Плешивый купец оглядывал приобретение с некоторым неудовольствием, словно сейчас сообразил, что переплатил, да вспомнил о кое-каких упущениях, вроде необходимости запастись уздой или привязью для удобства обращения с девушкой.
— Вот, — сказал он, впрочем, миролюбиво, — башмаки за тебя отдал. Должна это понимать.
— Напрасно вы отдали башмаки, — в тон ему отвечала Нута, вставая.
— Хотел как лучше, — поспешил объяснить купец; здравомыслие маленькой женщины приятно его удивило и порадовало. — Чтобы без разговоров. Продал, так потом не суйся, верно я говорю?

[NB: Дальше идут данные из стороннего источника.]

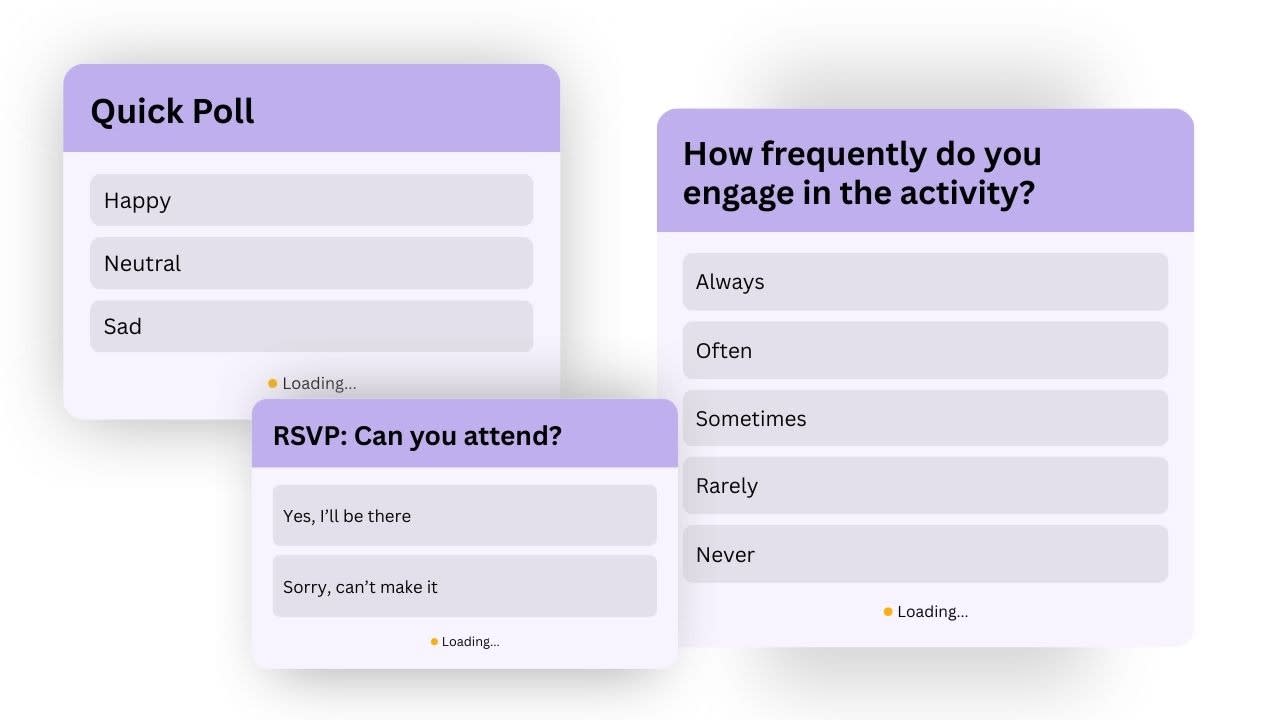 Quick Poll

Happy

Neutral

Sad

Loading...

RSVP: Can you attend?

Yes, I'll be there

Sorry, can't make it

Loading...

How frequently do you engage in the activity?

Always

Often

Sometimes

Rarely

Never

Loading...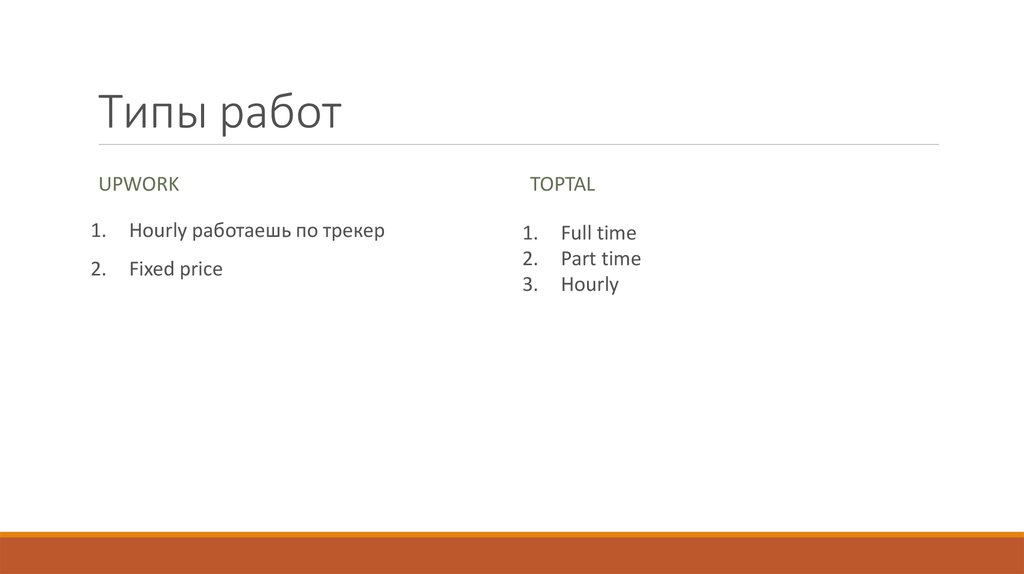 Типы работ

UPWORK

1. Hourly работаешь по трекер
2. Fixed price

TOPTAL

1. Full time
2. Part time
3. Hourly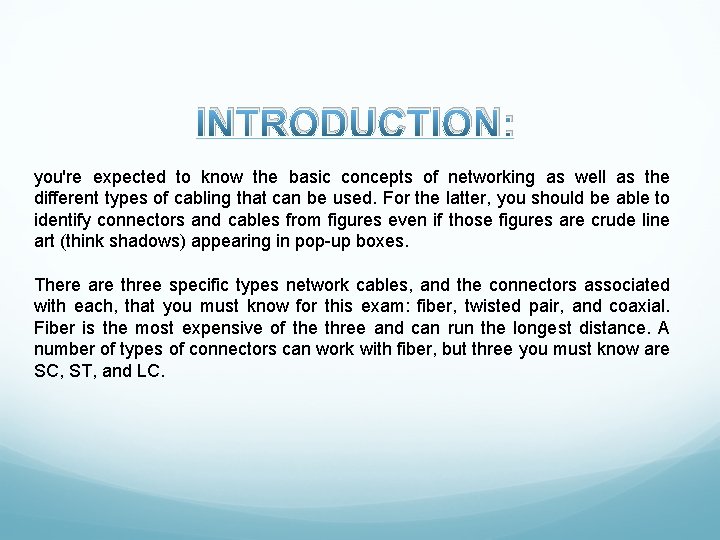 INTRODUCTION:

you're expected to know the basic concepts of networking as well as the different types of cabling that can be used. For the latter, you should be able to identify connectors and cables from figures even if those figures are crude line art (think shadows) appearing in pop-up boxes.

There are three specific types network cables, and the connectors associated with each, that you must know for this exam: fiber, twisted pair, and coaxial. Fiber is the most expensive of the three and can run the longest distance. A number of types of connectors can work with fiber, but three you must know are SC, ST, and LC.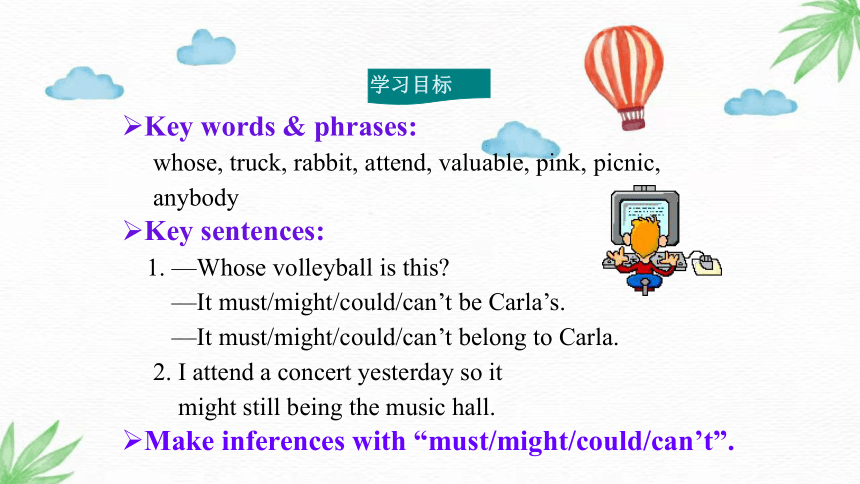 学习目标

➢Key words & phrases:
whose, truck, rabbit, attend, valuable, pink, picnic, anybody

➢Key sentences:
1. —Whose volleyball is this?
—It must/might/could/can’t be Carla’s.
—It must/might/could/can’t belong to Carla.
2. I attend a concert yesterday so it might still being the music hall.

➢Make inferences with “must/might/could/can’t”.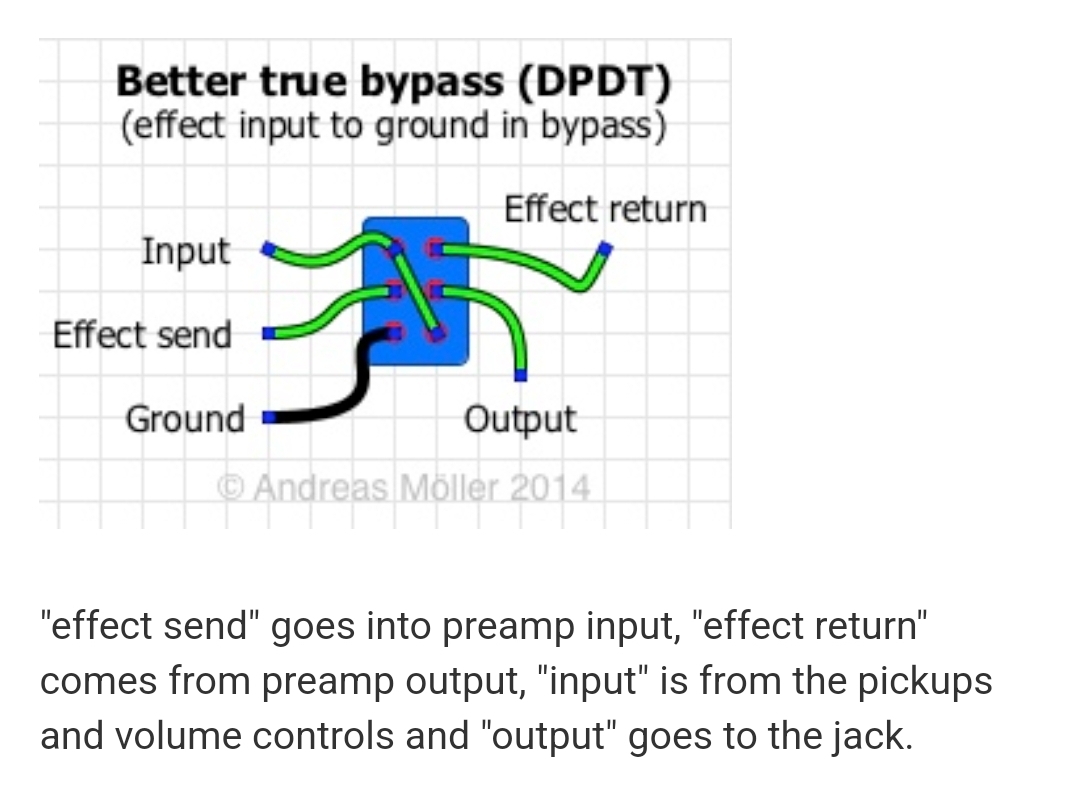 Better true bypass (DPDT)
(effect input to ground in bypass)

Effect return
Input
Effect send
Ground
Output

© Andreas Möller 2014

"effect send" goes into preamp input, "effect return" comes from preamp output, "input" is from the pickups and volume controls and "output" goes to the jack.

— У меня нож, — возразила маленькая женщина. Она полезла в карман передника и точно — достала источенный кухонный ножик с засаленным черенком. — Только сунься! Если вы ко мне сунетесь, я зарежусь. Или вас зарежу. Скорее всего вас. — Лишь два или три слова выдержала Нута принятый поначалу тон, напускное спокойствие дорого ей далось — дрожь перехватила горло, маленькая женщина продолжала звенящим, исполненным страстной силы голосом.
— Ты это брось! — испугался купец, дернулся схватить девушку за руку и отступил.

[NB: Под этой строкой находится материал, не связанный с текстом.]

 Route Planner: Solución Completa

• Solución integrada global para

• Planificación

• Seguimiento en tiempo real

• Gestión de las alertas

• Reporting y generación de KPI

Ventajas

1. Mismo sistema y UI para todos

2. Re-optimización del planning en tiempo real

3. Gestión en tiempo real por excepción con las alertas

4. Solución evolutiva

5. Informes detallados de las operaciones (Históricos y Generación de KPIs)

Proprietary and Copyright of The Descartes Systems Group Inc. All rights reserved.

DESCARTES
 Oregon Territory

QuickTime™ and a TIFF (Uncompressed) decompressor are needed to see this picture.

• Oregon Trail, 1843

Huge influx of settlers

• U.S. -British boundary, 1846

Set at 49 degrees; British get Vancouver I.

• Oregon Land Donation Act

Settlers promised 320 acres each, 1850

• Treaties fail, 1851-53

— Люди добрые! — заголосила Нута в каком-то кликушеском беспамятстве. — Что же такое делается? Как же это так? Вольные люди… вы хотите меня купить? Что же такое? Как?
Истошные вопли мессалонской принцессы хотя и заставили бродяг оборачиваться, не произвели, однако, особого впечатления: криком здесь никого нельзя было пронять. С чуть большим вниманием бродяги прислушивались к пению трубы в полях, но и эти малопонятные звуки не могли оторвать голодных людей от их занятия. Оборванные мужчины и женщины грудились у костров, подсовывая в огонь палки, едва очищенные от листвы ветки с нанизанными на них кусками конины.
— Дай ей в ухо, чтоб не визжала! — советовал кто-то.
— Заткнись, пусть говорит, что тебе? — огрызался другой.
Словом, каждый резвился по-своему и все с сосредоточенной, благоговейной гримасой в лице следили за шипением обожженного жаром мяса, хватали зубами нестерпимо горячие куски и опять таращились в свое удовольствие на представление. Понемногу народ, прихватив вертела с мясом, подтягивался поближе.
— Стыдно вам, стыдно, — жарко говорила Нута, озирая измазанные кровавым соком губы, жирные щеки, тусклые лица; каждое слово она подтверждала убедительным взмахом ножа, что удерживало красного от злости и унижения купца на расстоянии. — Я, когда служила в харчевне, смотрела: вот вольные люди идут. И так сердце защемит сладко, что вольные люди есть — ничего не боятся, бредут, куда их ветром влечет, и довольны уж тем, что живы. Думала про себя: ведь тоже смогу! Станет невмоготу — уйду. Тягостно на душе, муторно, а все ж таки не у последней черты стою, есть ведь и дальше что-то… Вот как я думала, с завистью я на вас смотрела!.. Ой, да что там! Больше и говорить нечего, когда и здесь нет свободы!.. Все вы покалеченные, последнее свое потеряли! Последнее!
Если нашлось во всей этой урчащей, жующей стае десяток людей, которые понимали, отчего в голосе исступленной женщины звучали уже и слезы, то все они были тут.
— А ведь и в самом деле, братцы, неладно как будто выходит! — громко заметил один из тех, кто понимал. Усатый молодец в короткой накидке на плечах. Кривой мечик или кинжал за поясом тускло посвечивал сквозь продранные ножны; рваные и обрезанные, может быть, штаны не покрывали даже колени, почему и видны были могучие узловатые икры. Усатый малый успел уже, как видно, уяснить себе существо дела, сколь ни запутывали его бессвязные речи маленькой женщины и крикливые оправдания плешивого.
— Я же купил ее! Заплатил я! — выходил из себя багровый от обиды купец, взывая к жующим, лоснящимся рожам. — Купил! Никто не лезь! Мое дело! — Насмешливое внимание толпы возбуждало в плешивом злобу. — Я сам ей шею сверну, стерве! Падла!